§ **Task directions**
The answer must be every line below that holds the word "trap".

§ **Data provided**
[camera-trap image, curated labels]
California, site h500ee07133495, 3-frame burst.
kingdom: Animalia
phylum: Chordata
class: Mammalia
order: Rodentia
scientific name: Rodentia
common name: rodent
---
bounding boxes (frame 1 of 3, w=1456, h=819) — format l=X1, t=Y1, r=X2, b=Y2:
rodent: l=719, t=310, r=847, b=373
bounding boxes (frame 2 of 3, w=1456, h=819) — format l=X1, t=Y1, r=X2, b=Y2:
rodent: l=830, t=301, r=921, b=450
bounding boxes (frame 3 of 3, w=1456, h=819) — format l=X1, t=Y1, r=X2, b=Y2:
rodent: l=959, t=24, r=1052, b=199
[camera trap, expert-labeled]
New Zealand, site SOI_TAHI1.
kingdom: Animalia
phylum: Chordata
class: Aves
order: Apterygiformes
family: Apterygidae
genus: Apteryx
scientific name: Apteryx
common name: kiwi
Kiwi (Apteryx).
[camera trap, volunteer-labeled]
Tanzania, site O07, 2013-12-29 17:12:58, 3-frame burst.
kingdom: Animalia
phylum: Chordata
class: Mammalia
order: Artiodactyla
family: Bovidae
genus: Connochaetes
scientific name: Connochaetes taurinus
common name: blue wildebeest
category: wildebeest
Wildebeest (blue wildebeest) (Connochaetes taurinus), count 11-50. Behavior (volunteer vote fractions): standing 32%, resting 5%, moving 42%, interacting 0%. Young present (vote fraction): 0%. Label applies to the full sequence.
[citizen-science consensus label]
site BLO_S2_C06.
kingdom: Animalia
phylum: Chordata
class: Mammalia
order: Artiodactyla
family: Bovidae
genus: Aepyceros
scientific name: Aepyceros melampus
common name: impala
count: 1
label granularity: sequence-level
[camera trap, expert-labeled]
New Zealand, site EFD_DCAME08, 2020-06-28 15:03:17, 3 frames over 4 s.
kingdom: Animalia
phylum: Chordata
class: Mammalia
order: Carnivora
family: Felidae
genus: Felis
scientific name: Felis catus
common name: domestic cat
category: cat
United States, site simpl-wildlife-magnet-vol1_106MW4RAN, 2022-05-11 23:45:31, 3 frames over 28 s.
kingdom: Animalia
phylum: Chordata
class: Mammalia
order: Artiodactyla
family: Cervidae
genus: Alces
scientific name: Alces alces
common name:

§ **Problem solution**
[camera-trap image, curated labels]
[camera trap, expert-labeled]
[camera trap, volunteer-labeled]
[camera trap, expert-labeled]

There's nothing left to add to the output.